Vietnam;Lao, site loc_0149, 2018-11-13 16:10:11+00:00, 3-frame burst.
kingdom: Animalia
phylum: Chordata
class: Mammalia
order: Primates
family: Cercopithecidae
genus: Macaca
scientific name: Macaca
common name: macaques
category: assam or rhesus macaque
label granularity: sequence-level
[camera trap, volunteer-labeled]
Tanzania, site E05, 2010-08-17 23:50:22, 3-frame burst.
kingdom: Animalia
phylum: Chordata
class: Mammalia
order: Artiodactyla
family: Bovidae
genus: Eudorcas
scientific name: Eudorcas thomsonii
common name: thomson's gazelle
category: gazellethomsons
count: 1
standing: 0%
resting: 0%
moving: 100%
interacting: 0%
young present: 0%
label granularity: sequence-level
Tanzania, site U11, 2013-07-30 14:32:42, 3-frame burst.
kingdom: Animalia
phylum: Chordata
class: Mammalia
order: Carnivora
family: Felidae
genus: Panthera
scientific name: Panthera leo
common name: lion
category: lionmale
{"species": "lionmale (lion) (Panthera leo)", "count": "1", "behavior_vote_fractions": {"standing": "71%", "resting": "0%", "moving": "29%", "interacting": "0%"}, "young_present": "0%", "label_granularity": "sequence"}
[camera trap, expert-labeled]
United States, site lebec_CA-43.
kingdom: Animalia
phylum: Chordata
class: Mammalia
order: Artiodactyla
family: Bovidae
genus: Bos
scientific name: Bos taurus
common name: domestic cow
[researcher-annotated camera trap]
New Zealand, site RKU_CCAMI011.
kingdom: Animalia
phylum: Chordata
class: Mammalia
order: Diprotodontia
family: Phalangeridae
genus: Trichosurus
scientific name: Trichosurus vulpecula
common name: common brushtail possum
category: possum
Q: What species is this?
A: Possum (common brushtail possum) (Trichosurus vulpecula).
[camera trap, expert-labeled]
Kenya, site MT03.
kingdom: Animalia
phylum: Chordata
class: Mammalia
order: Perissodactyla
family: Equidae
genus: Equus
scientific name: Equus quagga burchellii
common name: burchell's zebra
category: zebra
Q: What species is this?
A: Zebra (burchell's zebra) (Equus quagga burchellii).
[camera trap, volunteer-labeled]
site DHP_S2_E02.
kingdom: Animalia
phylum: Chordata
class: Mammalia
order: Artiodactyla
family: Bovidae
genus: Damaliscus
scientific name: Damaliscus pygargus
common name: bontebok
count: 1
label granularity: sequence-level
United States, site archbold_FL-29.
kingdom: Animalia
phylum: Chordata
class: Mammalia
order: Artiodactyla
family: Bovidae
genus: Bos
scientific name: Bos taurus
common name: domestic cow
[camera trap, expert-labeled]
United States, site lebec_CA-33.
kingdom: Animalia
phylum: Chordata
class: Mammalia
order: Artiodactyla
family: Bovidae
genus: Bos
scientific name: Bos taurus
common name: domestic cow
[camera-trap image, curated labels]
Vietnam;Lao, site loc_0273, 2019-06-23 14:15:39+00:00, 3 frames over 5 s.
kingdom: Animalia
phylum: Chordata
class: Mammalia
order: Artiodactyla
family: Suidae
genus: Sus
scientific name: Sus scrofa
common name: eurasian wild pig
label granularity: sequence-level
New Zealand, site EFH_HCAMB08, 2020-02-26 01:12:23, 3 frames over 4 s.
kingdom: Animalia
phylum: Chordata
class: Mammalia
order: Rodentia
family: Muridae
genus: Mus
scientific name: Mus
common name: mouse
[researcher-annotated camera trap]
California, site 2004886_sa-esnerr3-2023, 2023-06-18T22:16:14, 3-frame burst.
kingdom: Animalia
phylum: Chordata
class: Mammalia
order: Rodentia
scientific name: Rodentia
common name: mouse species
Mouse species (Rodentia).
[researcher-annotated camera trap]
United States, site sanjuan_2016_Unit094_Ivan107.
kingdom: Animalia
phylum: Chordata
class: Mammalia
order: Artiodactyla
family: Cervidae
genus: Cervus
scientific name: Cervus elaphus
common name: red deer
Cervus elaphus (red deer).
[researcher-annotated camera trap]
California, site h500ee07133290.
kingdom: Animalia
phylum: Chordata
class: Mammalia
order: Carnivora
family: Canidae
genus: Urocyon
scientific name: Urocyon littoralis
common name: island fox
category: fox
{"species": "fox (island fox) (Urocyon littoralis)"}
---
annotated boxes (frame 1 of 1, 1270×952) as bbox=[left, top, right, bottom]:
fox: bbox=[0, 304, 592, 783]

○ ○ ○ ○

--- EXERCISE DETAILS ---
In full and without change, transcribe the data above.

--- TASK RESULT ---
Vietnam;Lao, site loc_0149, 2018-11-13 16:10:11+00:00, 3-frame burst.
kingdom: Animalia
phylum: Chordata
class: Mammalia
order: Primates
family: Cercopithecidae
genus: Macaca
scientific name: Macaca
common name: macaques
category: assam or rhesus macaque
label granularity: sequence-level
[camera trap, volunteer-labeled]
Tanzania, site E05, 2010-08-17 23:50:22, 3-frame burst.
kingdom: Animalia
phylum: Chordata
class: Mammalia
order: Artiodactyla
family: Bovidae
genus: Eudorcas
scientific name: Eudorcas thomsonii
common name: thomson's gazelle
category: gazellethomsons
count: 1
standing: 0%
resting: 0%
moving: 100%
interacting: 0%
young present: 0%
label granularity: sequence-level
Tanzania, site U11, 2013-07-30 14:32:42, 3-frame burst.
kingdom: Animalia
phylum: Chordata
class: Mammalia
order: Carnivora
family: Felidae
genus: Panthera
scientific name: Panthera leo
common name: lion
category: lionmale
{"species": "lionmale (lion) (Panthera leo)", "count": "1", "behavior_vote_fractions": {"standing": "71%", "resting": "0%", "moving": "29%", "interacting": "0%"}, "young_present": "0%", "label_granularity": "sequence"}
[camera trap, expert-labeled]
United States, site lebec_CA-43.
kingdom: Animalia
phylum: Chordata
class: Mammalia
order: Artiodactyla
family: Bovidae
genus: Bos
scientific name: Bos taurus
common name: domestic cow
[researcher-annotated camera trap]
New Zealand, site RKU_CCAMI011.
kingdom: Animalia
phylum: Chordata
class: Mammalia
order: Diprotodontia
family: Phalangeridae
genus: Trichosurus
scientific name: Trichosurus vulpecula
common name: common brushtail possum
category: possum
Q: What species is this?
A: Possum (common brushtail possum) (Trichosurus vulpecula).
[camera trap, expert-labeled]
Kenya, site MT03.
kingdom: Animalia
phylum: Chordata
class: Mammalia
order: Perissodactyla
family: Equidae
genus: Equus
scientific name: Equus quagga burchellii
common name: burchell's zebra
category: zebra
Q: What species is this?
A: Zebra (burchell's zebra) (Equus quagga burchellii).
[camera trap, volunteer-labeled]
site DHP_S2_E02.
kingdom: Animalia
phylum: Chordata
class: Mammalia
order: Artiodactyla
family: Bovidae
genus: Damaliscus
scientific name: Damaliscus pygargus
common name: bontebok
count: 1
label granularity: sequence-level
United States, site archbold_FL-29.
kingdom: Animalia
phylum: Chordata
class: Mammalia
order: Artiodactyla
family: Bovidae
genus: Bos
scientific name: Bos taurus
common name: domestic cow
[camera trap, expert-labeled]
United States, site lebec_CA-33.
kingdom: Animalia
phylum: Chordata
class: Mammalia
order: Artiodactyla
family: Bovidae
genus: Bos
scientific name: Bos taurus
common name: domestic cow
[camera-trap image, curated labels]
Vietnam;Lao, site loc_0273, 2019-06-23 14:15:39+00:00, 3 frames over 5 s.
kingdom: Animalia
phylum: Chordata
class: Mammalia
order: Artiodactyla
family: Suidae
genus: Sus
scientific name: Sus scrofa
common name: eurasian wild pig
label granularity: sequence-level
New Zealand, site EFH_HCAMB08, 2020-02-26 01:12:23, 3 frames over 4 s.
kingdom: Animalia
phylum: Chordata
class: Mammalia
order: Rodentia
family: Muridae
genus: Mus
scientific name: Mus
common name: mouse
[researcher-annotated camera trap]
California, site 2004886_sa-esnerr3-2023, 2023-06-18T22:16:14, 3-frame burst.
kingdom: Animalia
phylum: Chordata
class: Mammalia
order: Rodentia
scientific name: Rodentia
common name: mouse species
Mouse species (Rodentia).
[researcher-annotated camera trap]
United States, site sanjuan_2016_Unit094_Ivan107.
kingdom: Animalia
phylum: Chordata
class: Mammalia
order: Artiodactyla
family: Cervidae
genus: Cervus
scientific name: Cervus elaphus
common name: red deer
Cervus elaphus (red deer).
[researcher-annotated camera trap]
California, site h500ee07133290.
kingdom: Animalia
phylum: Chordata
class: Mammalia
order: Carnivora
family: Canidae
genus: Urocyon
scientific name: Urocyon littoralis
common name: island fox
category: fox
{"species": "fox (island fox) (Urocyon littoralis)"}
---
annotated boxes (frame 1 of 1, 1270×952) as bbox=[left, top, right, bottom]:
fox: bbox=[0, 304, 592, 783]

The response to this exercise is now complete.